__TASK DATA__.
● ● ● ●
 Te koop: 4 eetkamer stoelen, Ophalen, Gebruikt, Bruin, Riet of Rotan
● ● ● ●
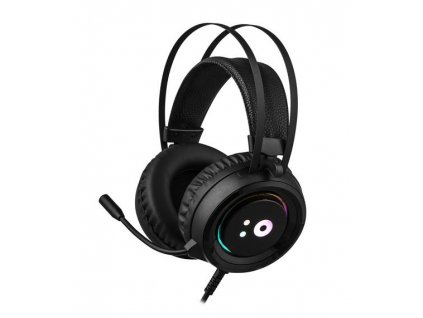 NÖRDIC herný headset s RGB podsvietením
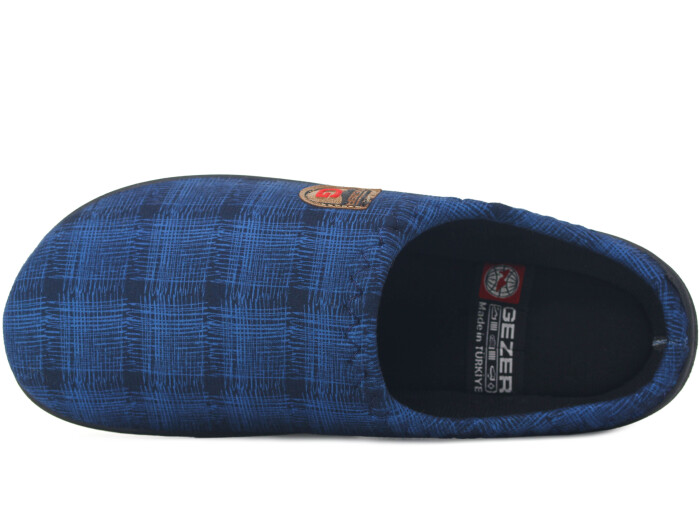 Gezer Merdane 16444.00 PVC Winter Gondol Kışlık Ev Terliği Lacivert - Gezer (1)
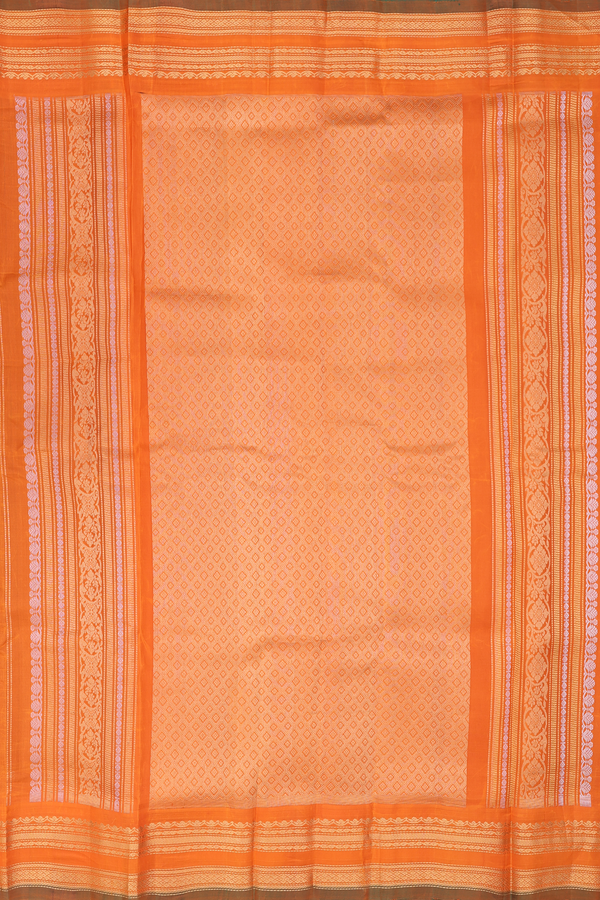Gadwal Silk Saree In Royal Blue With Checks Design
● ● ● ●
__INSTRUCTIONS TO FOLLOW__. Looking at the listing above, which lines run from the one containing "NÖRDIC herný headset s RGB podsvietením" through the one containing "Gadwal Silk Saree"? Print exactly those, ends included, pictures excluded.

__SOLUTION BELOW__.
 NÖRDIC herný headset s RGB podsvietením
 Gezer Merdane 16444.00 PVC Winter Gondol Kışlık Ev Terliği Lacivert - Gezer (1)
Gadwal Silk Saree In Royal Blue With Checks Design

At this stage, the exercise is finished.